Crassus put a hand to his eyes, shielding them from the sun’s glare. “That’s Surenas?”
“A reasonable presumption, primor.”
The proconsul turned to Abgar. “You’re quite right. Their numbers are fewer than we believed.”
“Your legionaries will surely swallow them whole, but I would like to take my men and scout their true numbers, Proconsul,” the Arab said.
“It’s not necessary. We have speculatores for that purpose.”
“Your men are not born to the desert. Allow me to make this contribution to certain victory, primor.”
“I would rather keep your valuable counsel near, Abgar, but I won’t hold you. Do what you can and be safe.”
The two men shook hands and Abgar trotted away.
Crassus was buoyant. “Today we make history, Appias.”
“Yes, General,” the historian replied neutrally.
On the plain immediately below, cornicens blew and the square opened up to accept 1,000 foot archers, 500 light infantry, and 1,000 Celtic cavalry with Publius clearly visible at the fore. They all moved into the square, protected by the shields and javelins of the heavy armed legionaries. The dust kicked up from all this movement rose into the sky like the smoke from 1,000 bush fires.
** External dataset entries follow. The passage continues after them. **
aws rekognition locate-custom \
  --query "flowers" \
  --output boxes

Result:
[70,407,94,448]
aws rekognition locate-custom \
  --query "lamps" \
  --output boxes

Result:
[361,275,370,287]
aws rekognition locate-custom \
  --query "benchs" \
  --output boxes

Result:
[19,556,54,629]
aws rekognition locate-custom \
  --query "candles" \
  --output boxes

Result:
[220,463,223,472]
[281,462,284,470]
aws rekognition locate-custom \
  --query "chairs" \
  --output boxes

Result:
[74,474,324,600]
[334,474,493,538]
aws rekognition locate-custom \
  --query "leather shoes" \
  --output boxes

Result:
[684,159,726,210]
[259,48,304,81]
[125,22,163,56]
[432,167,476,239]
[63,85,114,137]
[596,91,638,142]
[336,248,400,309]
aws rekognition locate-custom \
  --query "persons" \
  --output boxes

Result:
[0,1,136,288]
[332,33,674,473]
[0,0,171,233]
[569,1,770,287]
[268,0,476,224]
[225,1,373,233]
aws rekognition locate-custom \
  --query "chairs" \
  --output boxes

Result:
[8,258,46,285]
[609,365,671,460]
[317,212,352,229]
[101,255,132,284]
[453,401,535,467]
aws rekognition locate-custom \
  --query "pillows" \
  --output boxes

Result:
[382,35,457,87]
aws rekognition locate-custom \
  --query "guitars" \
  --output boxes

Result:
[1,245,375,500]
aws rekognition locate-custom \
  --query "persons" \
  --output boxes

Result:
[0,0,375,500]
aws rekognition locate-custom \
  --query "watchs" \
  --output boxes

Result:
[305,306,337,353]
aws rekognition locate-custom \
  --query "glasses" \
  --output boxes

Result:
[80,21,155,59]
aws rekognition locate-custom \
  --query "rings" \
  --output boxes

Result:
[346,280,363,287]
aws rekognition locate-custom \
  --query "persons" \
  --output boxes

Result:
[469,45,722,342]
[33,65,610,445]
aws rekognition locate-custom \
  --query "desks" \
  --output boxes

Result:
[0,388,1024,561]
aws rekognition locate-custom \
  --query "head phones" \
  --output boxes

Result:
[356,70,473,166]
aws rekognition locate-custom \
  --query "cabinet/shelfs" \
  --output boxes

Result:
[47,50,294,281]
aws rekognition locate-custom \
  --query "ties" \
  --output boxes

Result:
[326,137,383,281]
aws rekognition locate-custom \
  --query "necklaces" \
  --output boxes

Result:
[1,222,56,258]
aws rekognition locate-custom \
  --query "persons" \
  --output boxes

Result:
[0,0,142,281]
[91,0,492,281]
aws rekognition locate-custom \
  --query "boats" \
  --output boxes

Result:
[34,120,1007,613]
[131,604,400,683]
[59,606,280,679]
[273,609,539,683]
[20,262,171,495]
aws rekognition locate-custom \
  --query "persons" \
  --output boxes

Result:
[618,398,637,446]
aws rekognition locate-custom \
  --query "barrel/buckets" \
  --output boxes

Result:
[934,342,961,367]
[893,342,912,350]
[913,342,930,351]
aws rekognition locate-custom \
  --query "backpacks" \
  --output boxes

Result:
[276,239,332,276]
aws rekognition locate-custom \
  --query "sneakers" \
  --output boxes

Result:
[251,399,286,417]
“Come, we must join Publius and take command of the legions,” Crassus said to his legate.
Cassius Longinus squinted at the horizon, feeling far from comfortable. “The Sixth and Seventh Legions are still on the far side of the river, Proconsul.”
“We will not require their swords, I’m sure.”
“Could we have been so wrong about the enemy’s strength, or lack of it?”
“Do you not remember? The main army is in Armenia, fighting King Artavastes. This Surenas comes at us with less than 10,000 men. Do you doubt what your own eyes tell you, Cassius Longinus?”
“Yes, primor … Sometimes I do.”
“Carry such cynicism into the senate, legate, and you will go far,” the proconsul told his general with good humor. “In the meantime, I want the men marching to battle at double time.”
“Primor?” Cassius Longinus was surprised. Making the legions run to the fight through the heat of the desert would drain what little vitality they’d regained from the brief respite at the river.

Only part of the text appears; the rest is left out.